>>>>>

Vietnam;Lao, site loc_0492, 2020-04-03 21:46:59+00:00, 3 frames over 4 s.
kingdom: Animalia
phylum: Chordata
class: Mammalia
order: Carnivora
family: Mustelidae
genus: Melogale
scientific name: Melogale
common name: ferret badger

<<<<<

No line before the one containing "phylum: Chordata" should be copied; restate that line and all the rest through the end of the data above word for word.

## Solution to the problem
phylum: Chordata
class: Mammalia
order: Carnivora
family: Mustelidae
genus: Melogale
scientific name: Melogale
common name: ferret badger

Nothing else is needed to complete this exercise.